Fifth Cinema, 2018, 56 minutes
In this work Nguyễn interrogates local official histories and external viewpoints on Vietnam, together with the wider ideals of women and men, the role of the artist in society, and the landscape as metaphor. Fifth Cinema begins with a quiet statement “I am a filmmaker, as you know.” That text and what follows, by Māori filmmaker Barry Barclay, who coined the term Fourth Cinema to distinguish Indigenous cinema from the established First, Second, and Third Cinema framework, provides structure to Nguyễn’s hybrid essay film that moves on multiple cinematic and topical terrains. Eschewing voice in favor of the written word, and juxtaposing moving images of the filmmaker’s own daughter with archival images of Vietnamese women seen through the lens of the “ship’s officers,” the film slowly leads the viewer through a narrative of colonialism, indigeneity, and cinematic limitations in representation. The film continues Nguyễn’s practice of combining her own moving images with found footage to create works that confront issues within a specifically Vietnamese context, but that are also universal. Personal accounts, popular movies, government films, news footage, documentary material, home movies sold on eBay, and YouTube videos are interwoven with the artist’s own material in her consideration of how the camera mediates understanding.

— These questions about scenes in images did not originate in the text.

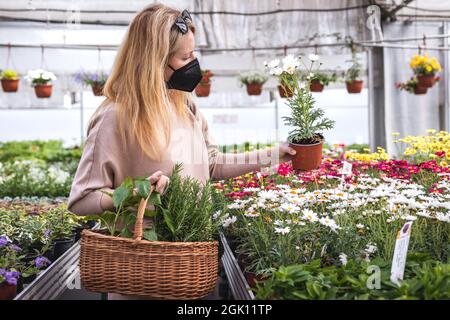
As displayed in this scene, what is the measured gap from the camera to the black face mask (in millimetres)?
1963

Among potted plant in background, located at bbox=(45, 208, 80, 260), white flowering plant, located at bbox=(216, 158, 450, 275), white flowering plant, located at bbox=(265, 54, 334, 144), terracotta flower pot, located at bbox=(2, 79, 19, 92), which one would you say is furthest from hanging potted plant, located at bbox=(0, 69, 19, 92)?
white flowering plant, located at bbox=(265, 54, 334, 144)

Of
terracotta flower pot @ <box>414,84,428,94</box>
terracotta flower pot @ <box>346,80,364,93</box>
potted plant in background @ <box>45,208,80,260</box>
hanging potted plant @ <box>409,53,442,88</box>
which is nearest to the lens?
potted plant in background @ <box>45,208,80,260</box>

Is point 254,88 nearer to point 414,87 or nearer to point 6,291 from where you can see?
point 414,87

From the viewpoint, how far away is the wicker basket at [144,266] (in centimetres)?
159

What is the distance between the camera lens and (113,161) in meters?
1.84

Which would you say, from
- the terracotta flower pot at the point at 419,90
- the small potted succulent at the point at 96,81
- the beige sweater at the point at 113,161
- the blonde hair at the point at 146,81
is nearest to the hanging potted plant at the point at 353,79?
the terracotta flower pot at the point at 419,90

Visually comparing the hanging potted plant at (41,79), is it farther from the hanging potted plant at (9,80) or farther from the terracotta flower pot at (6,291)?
the terracotta flower pot at (6,291)

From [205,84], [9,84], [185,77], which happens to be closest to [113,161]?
[185,77]

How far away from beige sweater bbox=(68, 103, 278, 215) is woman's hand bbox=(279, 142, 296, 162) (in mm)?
285

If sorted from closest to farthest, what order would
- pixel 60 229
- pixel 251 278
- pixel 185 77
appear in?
pixel 251 278, pixel 185 77, pixel 60 229

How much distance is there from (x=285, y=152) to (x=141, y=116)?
577 millimetres

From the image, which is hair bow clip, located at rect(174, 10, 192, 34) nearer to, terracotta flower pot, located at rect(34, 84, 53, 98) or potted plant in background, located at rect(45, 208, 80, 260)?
potted plant in background, located at rect(45, 208, 80, 260)
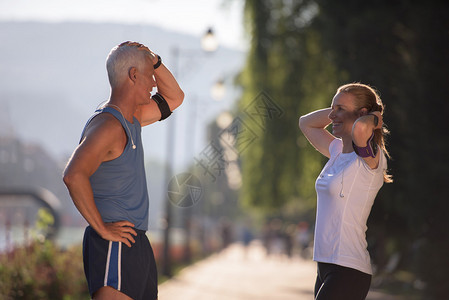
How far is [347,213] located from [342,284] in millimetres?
371

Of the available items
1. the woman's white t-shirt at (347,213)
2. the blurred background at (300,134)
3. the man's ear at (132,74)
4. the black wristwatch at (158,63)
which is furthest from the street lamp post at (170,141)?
the man's ear at (132,74)

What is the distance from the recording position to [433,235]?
37.9 feet

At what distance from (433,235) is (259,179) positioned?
27.6 feet

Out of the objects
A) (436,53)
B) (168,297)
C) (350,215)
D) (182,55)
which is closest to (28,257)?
(168,297)

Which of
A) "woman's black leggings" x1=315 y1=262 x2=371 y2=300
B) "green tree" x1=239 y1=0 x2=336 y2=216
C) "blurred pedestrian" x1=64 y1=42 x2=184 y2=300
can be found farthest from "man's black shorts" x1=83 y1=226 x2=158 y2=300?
"green tree" x1=239 y1=0 x2=336 y2=216

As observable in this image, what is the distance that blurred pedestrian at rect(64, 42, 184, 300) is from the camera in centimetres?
348

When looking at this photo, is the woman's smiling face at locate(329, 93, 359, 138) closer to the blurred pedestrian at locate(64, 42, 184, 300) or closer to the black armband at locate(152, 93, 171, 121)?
the black armband at locate(152, 93, 171, 121)

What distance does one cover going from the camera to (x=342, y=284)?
4023 mm

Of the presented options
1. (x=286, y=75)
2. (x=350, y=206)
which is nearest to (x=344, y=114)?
(x=350, y=206)

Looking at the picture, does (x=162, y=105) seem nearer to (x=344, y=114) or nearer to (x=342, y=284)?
(x=344, y=114)

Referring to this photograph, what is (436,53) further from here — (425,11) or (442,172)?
(442,172)

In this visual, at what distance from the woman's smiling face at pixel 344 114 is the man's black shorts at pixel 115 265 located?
4.29ft

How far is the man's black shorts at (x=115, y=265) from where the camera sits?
3588 millimetres

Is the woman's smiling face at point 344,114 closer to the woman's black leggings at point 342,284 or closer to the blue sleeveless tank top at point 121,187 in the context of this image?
the woman's black leggings at point 342,284
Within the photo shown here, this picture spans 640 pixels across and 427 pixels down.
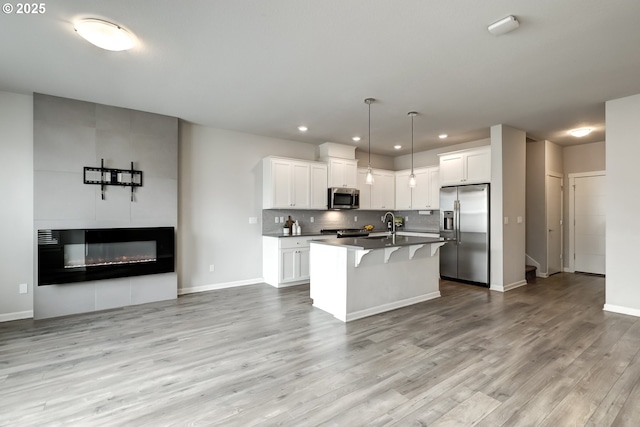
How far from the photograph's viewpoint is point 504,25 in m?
2.32

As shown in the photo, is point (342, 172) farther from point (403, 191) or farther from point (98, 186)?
point (98, 186)

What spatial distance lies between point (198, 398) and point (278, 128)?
4.18 m

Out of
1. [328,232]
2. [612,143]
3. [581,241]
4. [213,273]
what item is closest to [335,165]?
[328,232]

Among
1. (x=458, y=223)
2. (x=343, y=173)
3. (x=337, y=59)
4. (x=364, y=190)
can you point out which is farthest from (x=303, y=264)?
(x=337, y=59)

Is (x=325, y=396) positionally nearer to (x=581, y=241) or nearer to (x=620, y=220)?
(x=620, y=220)

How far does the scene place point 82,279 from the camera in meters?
3.96

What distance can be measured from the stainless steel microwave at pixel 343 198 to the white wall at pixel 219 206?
1.41m

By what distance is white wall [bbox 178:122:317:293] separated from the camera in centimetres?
500

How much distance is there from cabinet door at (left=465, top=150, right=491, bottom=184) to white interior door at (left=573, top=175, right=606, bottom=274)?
289cm

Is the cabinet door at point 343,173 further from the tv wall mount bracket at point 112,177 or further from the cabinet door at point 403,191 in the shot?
the tv wall mount bracket at point 112,177

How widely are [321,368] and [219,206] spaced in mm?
3581

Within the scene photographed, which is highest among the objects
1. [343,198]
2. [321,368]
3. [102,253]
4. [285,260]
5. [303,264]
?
[343,198]

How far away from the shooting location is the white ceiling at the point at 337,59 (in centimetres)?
222

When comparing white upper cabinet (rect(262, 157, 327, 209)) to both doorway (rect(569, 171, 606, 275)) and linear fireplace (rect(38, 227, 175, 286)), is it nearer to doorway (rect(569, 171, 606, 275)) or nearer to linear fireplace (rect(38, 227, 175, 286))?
linear fireplace (rect(38, 227, 175, 286))
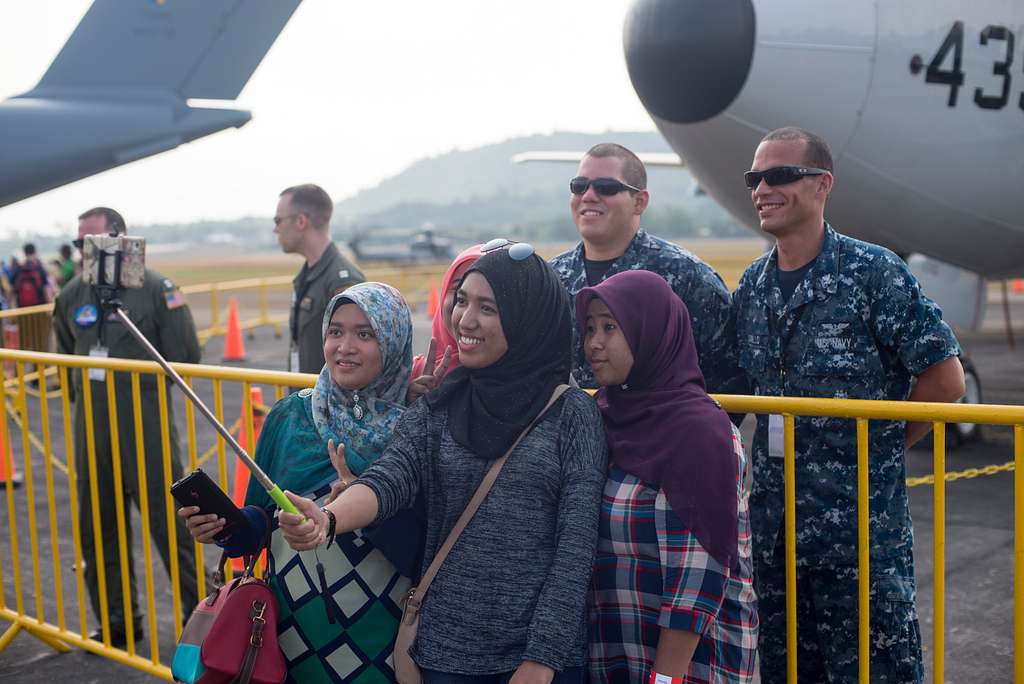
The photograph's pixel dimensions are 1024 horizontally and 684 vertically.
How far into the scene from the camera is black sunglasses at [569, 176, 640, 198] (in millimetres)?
3309

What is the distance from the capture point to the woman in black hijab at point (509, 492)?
6.61ft

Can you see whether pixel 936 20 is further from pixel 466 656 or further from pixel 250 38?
pixel 250 38

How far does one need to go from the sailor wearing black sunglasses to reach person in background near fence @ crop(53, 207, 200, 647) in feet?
6.71

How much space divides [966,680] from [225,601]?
302cm

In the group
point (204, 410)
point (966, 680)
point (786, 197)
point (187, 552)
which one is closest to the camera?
point (204, 410)

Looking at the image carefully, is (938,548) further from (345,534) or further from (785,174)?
(345,534)

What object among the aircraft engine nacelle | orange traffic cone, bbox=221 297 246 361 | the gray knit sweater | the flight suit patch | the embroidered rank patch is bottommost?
orange traffic cone, bbox=221 297 246 361

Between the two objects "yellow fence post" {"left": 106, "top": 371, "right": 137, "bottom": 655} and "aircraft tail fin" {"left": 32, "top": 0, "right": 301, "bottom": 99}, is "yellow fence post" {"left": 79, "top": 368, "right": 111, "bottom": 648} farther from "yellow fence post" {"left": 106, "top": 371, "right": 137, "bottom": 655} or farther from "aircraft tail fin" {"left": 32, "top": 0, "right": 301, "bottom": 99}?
"aircraft tail fin" {"left": 32, "top": 0, "right": 301, "bottom": 99}

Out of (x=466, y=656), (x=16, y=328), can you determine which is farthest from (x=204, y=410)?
(x=16, y=328)

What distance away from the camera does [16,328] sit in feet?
36.9

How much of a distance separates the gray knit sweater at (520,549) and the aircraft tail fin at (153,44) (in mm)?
8595

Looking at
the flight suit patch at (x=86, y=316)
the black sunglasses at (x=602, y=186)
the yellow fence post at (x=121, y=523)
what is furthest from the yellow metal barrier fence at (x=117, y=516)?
the black sunglasses at (x=602, y=186)

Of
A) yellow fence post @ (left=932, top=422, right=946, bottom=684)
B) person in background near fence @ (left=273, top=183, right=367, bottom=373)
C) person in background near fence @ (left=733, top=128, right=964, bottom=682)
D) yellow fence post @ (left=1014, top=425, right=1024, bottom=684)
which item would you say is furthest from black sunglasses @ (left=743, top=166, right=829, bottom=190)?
person in background near fence @ (left=273, top=183, right=367, bottom=373)

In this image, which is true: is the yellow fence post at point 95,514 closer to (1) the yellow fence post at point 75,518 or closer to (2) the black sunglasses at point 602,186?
(1) the yellow fence post at point 75,518
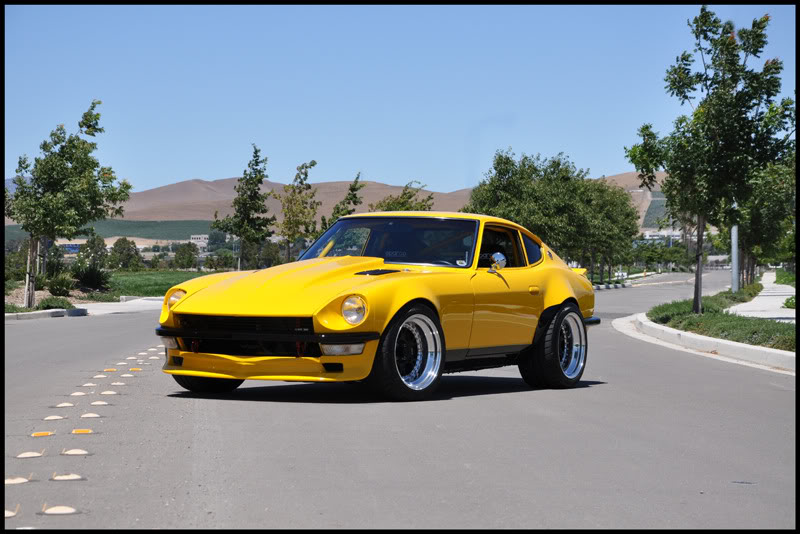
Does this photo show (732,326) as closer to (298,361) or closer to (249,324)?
(298,361)

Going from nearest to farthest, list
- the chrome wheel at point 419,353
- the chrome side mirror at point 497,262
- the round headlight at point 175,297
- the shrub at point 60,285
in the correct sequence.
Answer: the chrome wheel at point 419,353
the round headlight at point 175,297
the chrome side mirror at point 497,262
the shrub at point 60,285

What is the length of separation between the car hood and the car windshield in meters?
0.52

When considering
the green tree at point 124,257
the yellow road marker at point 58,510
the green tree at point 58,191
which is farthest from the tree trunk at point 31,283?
the green tree at point 124,257

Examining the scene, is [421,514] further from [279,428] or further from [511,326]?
[511,326]

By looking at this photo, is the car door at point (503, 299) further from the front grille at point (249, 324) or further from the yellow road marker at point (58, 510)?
the yellow road marker at point (58, 510)

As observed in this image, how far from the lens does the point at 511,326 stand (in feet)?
32.9

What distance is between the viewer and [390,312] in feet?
28.7

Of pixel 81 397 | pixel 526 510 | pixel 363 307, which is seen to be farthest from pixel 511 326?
pixel 526 510

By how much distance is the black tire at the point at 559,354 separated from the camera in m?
10.3

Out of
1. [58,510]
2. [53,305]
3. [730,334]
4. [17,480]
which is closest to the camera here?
[58,510]

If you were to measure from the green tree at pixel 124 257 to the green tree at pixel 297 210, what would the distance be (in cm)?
1856

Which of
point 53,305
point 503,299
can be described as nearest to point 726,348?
point 503,299

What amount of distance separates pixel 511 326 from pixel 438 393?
90 cm

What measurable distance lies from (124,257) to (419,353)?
79.9 m
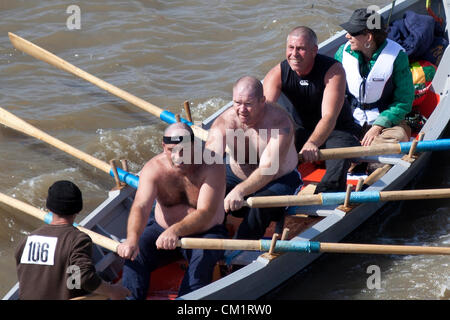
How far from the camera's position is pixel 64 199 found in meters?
4.76

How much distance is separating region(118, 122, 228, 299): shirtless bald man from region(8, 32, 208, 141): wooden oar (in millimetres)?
1631

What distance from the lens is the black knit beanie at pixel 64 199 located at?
477 cm

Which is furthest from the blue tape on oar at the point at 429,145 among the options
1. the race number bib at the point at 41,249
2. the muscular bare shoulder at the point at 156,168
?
the race number bib at the point at 41,249

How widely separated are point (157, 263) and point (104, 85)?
325 centimetres

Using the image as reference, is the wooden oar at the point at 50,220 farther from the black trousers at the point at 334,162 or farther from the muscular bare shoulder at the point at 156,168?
the black trousers at the point at 334,162

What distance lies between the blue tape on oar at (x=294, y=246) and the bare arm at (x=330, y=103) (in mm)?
1175

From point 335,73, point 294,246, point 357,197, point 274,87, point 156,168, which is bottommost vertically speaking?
point 294,246

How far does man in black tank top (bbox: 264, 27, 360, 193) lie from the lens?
22.2ft

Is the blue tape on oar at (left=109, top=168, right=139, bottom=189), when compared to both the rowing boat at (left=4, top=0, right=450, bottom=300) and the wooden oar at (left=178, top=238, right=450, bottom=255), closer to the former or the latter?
the rowing boat at (left=4, top=0, right=450, bottom=300)

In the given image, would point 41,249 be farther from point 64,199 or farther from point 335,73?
point 335,73

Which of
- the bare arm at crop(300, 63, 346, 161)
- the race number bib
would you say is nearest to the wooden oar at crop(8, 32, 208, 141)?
the bare arm at crop(300, 63, 346, 161)

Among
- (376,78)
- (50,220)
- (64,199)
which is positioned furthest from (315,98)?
(64,199)
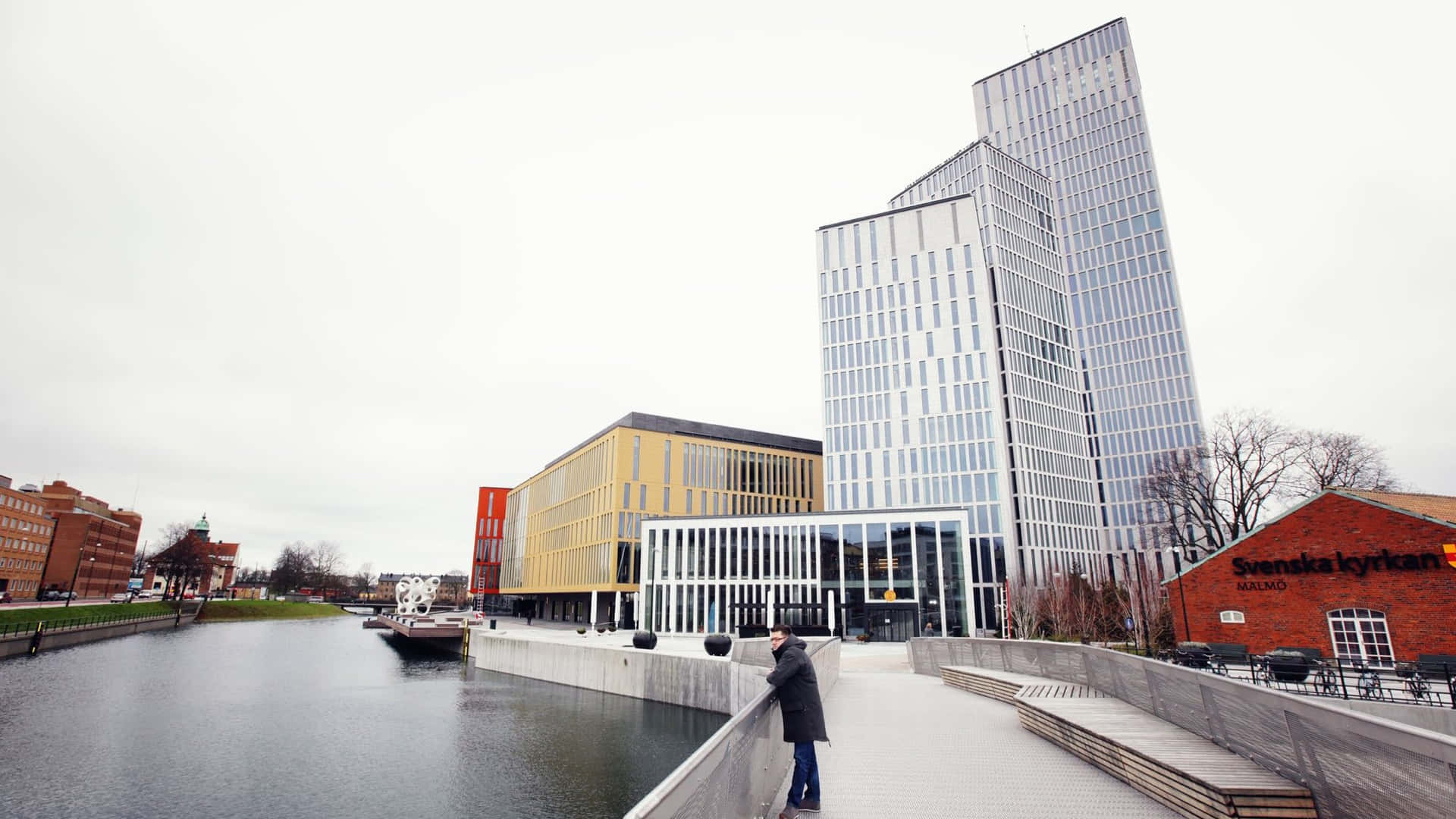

I Died for Beauty, 2012, 8 minutes
Set in a factory in Asia during an undefined celebration event, Europeans in suits are seen in long wandering shots as they greet one another, shake hands discreetly, and look about themselves expectantly. Further into this ambiguous opening, and propelled by classical Western opera and symphonic orchestrations, Asian workers are observed putting finishing touches of paint and polish onto gleaming surfaces of what will soon be on display in motorbike showrooms. The images and music are sharply punctuated by the abrupt and raw intrusions of live factory sounds that conclude in a jarring visual exclamation, exhuming the verses of an Emily Dickinson poem and laying them out in a contemporary and globalized context.

Watch the films here.

About the artist
Nguyễn Trinh Thi is a Hanoi-based filmmaker and artist, and a founder of the documentary video organization DocLab in Hanoi. In her films and installations Nguyễn examines issues concerning society and history—especially the complex traumatic history of her home country Vietnam and its after-effects in the present. Nguyen uses montage to compose her work, drawing on different image media from her own audio and visual recordings to found footage and still images from postcards, photography, newsreels, Hollywood films, and ethnographic footage. 

About the series 
e-flux Video & Film: Staff Picks is a monthly streaming series of staff picks and recommended videos designed to disrupt the monotony of an algorithm. Before the end times of big data, we used to discover suggested content along dusty shelves in video rental stores, where Post-it notes scribbled by shift workers implored us to experience the same movies that made them guffaw, scream, or weep. Sometimes the content bored us, sometimes it overwhelmed us, and sometimes, as if by magic, it was just right. e-flux invites you to relive this rental store mode of perusal, with personalized picks curated through judgment that does not take into consideration your viewing history.